The records below are to be duplicated character for character.

#####

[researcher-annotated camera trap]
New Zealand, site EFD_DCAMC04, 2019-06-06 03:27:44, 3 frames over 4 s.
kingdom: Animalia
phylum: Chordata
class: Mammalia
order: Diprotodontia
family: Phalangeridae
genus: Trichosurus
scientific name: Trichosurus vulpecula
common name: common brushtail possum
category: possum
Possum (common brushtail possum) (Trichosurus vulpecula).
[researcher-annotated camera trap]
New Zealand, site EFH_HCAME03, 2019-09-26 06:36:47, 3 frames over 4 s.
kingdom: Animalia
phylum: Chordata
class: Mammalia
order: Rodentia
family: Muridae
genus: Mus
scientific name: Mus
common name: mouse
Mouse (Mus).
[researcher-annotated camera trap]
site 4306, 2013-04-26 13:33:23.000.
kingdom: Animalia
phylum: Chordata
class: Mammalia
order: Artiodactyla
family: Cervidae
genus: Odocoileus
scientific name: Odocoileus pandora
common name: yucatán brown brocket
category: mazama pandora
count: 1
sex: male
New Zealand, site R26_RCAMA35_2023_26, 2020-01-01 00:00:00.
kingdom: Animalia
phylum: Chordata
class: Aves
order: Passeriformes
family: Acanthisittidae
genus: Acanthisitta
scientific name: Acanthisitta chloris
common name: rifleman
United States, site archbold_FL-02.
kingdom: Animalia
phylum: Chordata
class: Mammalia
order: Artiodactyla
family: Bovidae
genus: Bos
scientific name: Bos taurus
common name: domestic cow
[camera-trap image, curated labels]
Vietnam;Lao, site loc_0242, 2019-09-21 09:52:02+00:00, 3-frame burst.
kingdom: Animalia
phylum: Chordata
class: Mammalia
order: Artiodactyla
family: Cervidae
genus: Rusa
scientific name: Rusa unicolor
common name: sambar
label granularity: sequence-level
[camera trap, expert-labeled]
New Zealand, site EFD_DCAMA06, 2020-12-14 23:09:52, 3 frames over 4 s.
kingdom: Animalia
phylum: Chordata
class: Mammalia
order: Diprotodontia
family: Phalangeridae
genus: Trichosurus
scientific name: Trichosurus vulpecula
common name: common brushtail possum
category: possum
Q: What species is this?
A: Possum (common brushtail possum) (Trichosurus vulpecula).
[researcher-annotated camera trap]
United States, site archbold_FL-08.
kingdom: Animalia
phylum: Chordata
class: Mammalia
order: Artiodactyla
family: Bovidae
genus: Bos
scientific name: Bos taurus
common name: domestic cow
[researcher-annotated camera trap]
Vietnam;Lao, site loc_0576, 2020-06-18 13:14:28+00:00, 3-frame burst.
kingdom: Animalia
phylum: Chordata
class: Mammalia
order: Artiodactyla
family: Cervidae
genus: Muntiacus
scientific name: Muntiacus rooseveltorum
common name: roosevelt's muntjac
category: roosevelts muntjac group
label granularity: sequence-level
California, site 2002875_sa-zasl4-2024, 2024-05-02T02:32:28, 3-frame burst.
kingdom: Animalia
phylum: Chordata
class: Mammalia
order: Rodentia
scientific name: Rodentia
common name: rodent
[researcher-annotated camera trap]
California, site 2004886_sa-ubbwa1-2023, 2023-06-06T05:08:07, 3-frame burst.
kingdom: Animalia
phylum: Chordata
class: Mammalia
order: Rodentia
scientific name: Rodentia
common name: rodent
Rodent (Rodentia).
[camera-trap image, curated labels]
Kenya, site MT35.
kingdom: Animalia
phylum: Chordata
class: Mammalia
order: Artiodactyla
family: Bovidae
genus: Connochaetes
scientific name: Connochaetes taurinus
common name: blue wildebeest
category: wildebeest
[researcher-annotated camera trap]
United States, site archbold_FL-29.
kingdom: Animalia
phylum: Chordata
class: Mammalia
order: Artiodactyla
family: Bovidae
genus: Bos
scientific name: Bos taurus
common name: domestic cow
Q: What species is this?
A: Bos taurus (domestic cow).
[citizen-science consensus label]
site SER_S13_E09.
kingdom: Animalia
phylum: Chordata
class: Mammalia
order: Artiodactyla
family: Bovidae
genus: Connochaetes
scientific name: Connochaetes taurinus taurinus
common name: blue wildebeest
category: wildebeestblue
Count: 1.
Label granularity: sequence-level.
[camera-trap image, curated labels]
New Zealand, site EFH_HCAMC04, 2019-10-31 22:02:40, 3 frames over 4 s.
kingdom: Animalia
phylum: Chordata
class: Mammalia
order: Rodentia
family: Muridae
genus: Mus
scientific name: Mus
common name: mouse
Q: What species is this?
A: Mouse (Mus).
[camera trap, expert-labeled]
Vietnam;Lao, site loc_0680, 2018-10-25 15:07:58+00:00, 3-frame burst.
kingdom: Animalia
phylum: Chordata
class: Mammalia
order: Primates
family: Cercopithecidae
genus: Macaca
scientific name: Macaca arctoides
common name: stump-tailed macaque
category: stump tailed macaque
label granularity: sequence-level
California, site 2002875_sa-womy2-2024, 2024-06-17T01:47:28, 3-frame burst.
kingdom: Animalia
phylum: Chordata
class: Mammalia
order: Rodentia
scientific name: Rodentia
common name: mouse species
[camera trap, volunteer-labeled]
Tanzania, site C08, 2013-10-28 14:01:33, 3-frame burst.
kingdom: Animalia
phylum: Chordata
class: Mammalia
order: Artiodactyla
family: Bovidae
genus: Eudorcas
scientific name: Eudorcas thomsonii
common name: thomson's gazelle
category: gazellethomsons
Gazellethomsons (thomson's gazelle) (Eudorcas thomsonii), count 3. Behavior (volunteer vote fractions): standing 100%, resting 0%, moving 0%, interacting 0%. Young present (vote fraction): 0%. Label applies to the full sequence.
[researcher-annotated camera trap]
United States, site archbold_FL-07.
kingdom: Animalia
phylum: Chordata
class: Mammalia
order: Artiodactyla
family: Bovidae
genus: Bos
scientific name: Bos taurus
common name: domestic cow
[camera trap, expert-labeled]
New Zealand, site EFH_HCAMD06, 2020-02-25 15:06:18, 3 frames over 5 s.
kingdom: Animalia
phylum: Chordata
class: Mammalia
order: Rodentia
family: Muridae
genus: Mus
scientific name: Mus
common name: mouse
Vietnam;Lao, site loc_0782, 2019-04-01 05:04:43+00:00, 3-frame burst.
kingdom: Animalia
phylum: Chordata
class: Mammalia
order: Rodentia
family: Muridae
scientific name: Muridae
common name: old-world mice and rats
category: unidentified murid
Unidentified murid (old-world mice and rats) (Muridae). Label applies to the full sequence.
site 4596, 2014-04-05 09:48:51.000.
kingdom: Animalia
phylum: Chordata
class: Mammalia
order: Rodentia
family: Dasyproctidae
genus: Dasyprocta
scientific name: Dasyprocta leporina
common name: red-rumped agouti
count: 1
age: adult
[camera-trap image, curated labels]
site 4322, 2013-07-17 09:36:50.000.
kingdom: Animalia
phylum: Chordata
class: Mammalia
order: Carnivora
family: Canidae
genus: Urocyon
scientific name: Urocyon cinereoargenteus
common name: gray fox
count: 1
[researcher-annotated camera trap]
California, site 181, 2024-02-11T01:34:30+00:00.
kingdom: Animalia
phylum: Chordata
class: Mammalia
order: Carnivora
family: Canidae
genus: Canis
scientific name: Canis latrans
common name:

#####

_Response to the exercise_
[researcher-annotated camera trap]
New Zealand, site EFD_DCAMC04, 2019-06-06 03:27:44, 3 frames over 4 s.
kingdom: Animalia
phylum: Chordata
class: Mammalia
order: Diprotodontia
family: Phalangeridae
genus: Trichosurus
scientific name: Trichosurus vulpecula
common name: common brushtail possum
category: possum
Possum (common brushtail possum) (Trichosurus vulpecula).
[researcher-annotated camera trap]
New Zealand, site EFH_HCAME03, 2019-09-26 06:36:47, 3 frames over 4 s.
kingdom: Animalia
phylum: Chordata
class: Mammalia
order: Rodentia
family: Muridae
genus: Mus
scientific name: Mus
common name: mouse
Mouse (Mus).
[researcher-annotated camera trap]
site 4306, 2013-04-26 13:33:23.000.
kingdom: Animalia
phylum: Chordata
class: Mammalia
order: Artiodactyla
family: Cervidae
genus: Odocoileus
scientific name: Odocoileus pandora
common name: yucatán brown brocket
category: mazama pandora
count: 1
sex: male
New Zealand, site R26_RCAMA35_2023_26, 2020-01-01 00:00:00.
kingdom: Animalia
phylum: Chordata
class: Aves
order: Passeriformes
family: Acanthisittidae
genus: Acanthisitta
scientific name: Acanthisitta chloris
common name: rifleman
United States, site archbold_FL-02.
kingdom: Animalia
phylum: Chordata
class: Mammalia
order: Artiodactyla
family: Bovidae
genus: Bos
scientific name: Bos taurus
common name: domestic cow
[camera-trap image, curated labels]
Vietnam;Lao, site loc_0242, 2019-09-21 09:52:02+00:00, 3-frame burst.
kingdom: Animalia
phylum: Chordata
class: Mammalia
order: Artiodactyla
family: Cervidae
genus: Rusa
scientific name: Rusa unicolor
common name: sambar
label granularity: sequence-level
[camera trap, expert-labeled]
New Zealand, site EFD_DCAMA06, 2020-12-14 23:09:52, 3 frames over 4 s.
kingdom: Animalia
phylum: Chordata
class: Mammalia
order: Diprotodontia
family: Phalangeridae
genus: Trichosurus
scientific name: Trichosurus vulpecula
common name: common brushtail possum
category: possum
Q: What species is this?
A: Possum (common brushtail possum) (Trichosurus vulpecula).
[researcher-annotated camera trap]
United States, site archbold_FL-08.
kingdom: Animalia
phylum: Chordata
class: Mammalia
order: Artiodactyla
family: Bovidae
genus: Bos
scientific name: Bos taurus
common name: domestic cow
[researcher-annotated camera trap]
Vietnam;Lao, site loc_0576, 2020-06-18 13:14:28+00:00, 3-frame burst.
kingdom: Animalia
phylum: Chordata
class: Mammalia
order: Artiodactyla
family: Cervidae
genus: Muntiacus
scientific name: Muntiacus rooseveltorum
common name: roosevelt's muntjac
category: roosevelts muntjac group
label granularity: sequence-level
California, site 2002875_sa-zasl4-2024, 2024-05-02T02:32:28, 3-frame burst.
kingdom: Animalia
phylum: Chordata
class: Mammalia
order: Rodentia
scientific name: Rodentia
common name: rodent
[researcher-annotated camera trap]
California, site 2004886_sa-ubbwa1-2023, 2023-06-06T05:08:07, 3-frame burst.
kingdom: Animalia
phylum: Chordata
class: Mammalia
order: Rodentia
scientific name: Rodentia
common name: rodent
Rodent (Rodentia).
[camera-trap image, curated labels]
Kenya, site MT35.
kingdom: Animalia
phylum: Chordata
class: Mammalia
order: Artiodactyla
family: Bovidae
genus: Connochaetes
scientific name: Connochaetes taurinus
common name: blue wildebeest
category: wildebeest
[researcher-annotated camera trap]
United States, site archbold_FL-29.
kingdom: Animalia
phylum: Chordata
class: Mammalia
order: Artiodactyla
family: Bovidae
genus: Bos
scientific name: Bos taurus
common name: domestic cow
Q: What species is this?
A: Bos taurus (domestic cow).
[citizen-science consensus label]
site SER_S13_E09.
kingdom: Animalia
phylum: Chordata
class: Mammalia
order: Artiodactyla
family: Bovidae
genus: Connochaetes
scientific name: Connochaetes taurinus taurinus
common name: blue wildebeest
category: wildebeestblue
Count: 1.
Label granularity: sequence-level.
[camera-trap image, curated labels]
New Zealand, site EFH_HCAMC04, 2019-10-31 22:02:40, 3 frames over 4 s.
kingdom: Animalia
phylum: Chordata
class: Mammalia
order: Rodentia
family: Muridae
genus: Mus
scientific name: Mus
common name: mouse
Q: What species is this?
A: Mouse (Mus).
[camera trap, expert-labeled]
Vietnam;Lao, site loc_0680, 2018-10-25 15:07:58+00:00, 3-frame burst.
kingdom: Animalia
phylum: Chordata
class: Mammalia
order: Primates
family: Cercopithecidae
genus: Macaca
scientific name: Macaca arctoides
common name: stump-tailed macaque
category: stump tailed macaque
label granularity: sequence-level
California, site 2002875_sa-womy2-2024, 2024-06-17T01:47:28, 3-frame burst.
kingdom: Animalia
phylum: Chordata
class: Mammalia
order: Rodentia
scientific name: Rodentia
common name: mouse species
[camera trap, volunteer-labeled]
Tanzania, site C08, 2013-10-28 14:01:33, 3-frame burst.
kingdom: Animalia
phylum: Chordata
class: Mammalia
order: Artiodactyla
family: Bovidae
genus: Eudorcas
scientific name: Eudorcas thomsonii
common name: thomson's gazelle
category: gazellethomsons
Gazellethomsons (thomson's gazelle) (Eudorcas thomsonii), count 3. Behavior (volunteer vote fractions): standing 100%, resting 0%, moving 0%, interacting 0%. Young present (vote fraction): 0%. Label applies to the full sequence.
[researcher-annotated camera trap]
United States, site archbold_FL-07.
kingdom: Animalia
phylum: Chordata
class: Mammalia
order: Artiodactyla
family: Bovidae
genus: Bos
scientific name: Bos taurus
common name: domestic cow
[camera trap, expert-labeled]
New Zealand, site EFH_HCAMD06, 2020-02-25 15:06:18, 3 frames over 5 s.
kingdom: Animalia
phylum: Chordata
class: Mammalia
order: Rodentia
family: Muridae
genus: Mus
scientific name: Mus
common name: mouse
Vietnam;Lao, site loc_0782, 2019-04-01 05:04:43+00:00, 3-frame burst.
kingdom: Animalia
phylum: Chordata
class: Mammalia
order: Rodentia
family: Muridae
scientific name: Muridae
common name: old-world mice and rats
category: unidentified murid
Unidentified murid (old-world mice and rats) (Muridae). Label applies to the full sequence.
site 4596, 2014-04-05 09:48:51.000.
kingdom: Animalia
phylum: Chordata
class: Mammalia
order: Rodentia
family: Dasyproctidae
genus: Dasyprocta
scientific name: Dasyprocta leporina
common name: red-rumped agouti
count: 1
age: adult
[camera-trap image, curated labels]
site 4322, 2013-07-17 09:36:50.000.
kingdom: Animalia
phylum: Chordata
class: Mammalia
order: Carnivora
family: Canidae
genus: Urocyon
scientific name: Urocyon cinereoargenteus
common name: gray fox
count: 1
[researcher-annotated camera trap]
California, site 181, 2024-02-11T01:34:30+00:00.
kingdom: Animalia
phylum: Chordata
class: Mammalia
order: Carnivora
family: Canidae
genus: Canis
scientific name: Canis latrans
common name:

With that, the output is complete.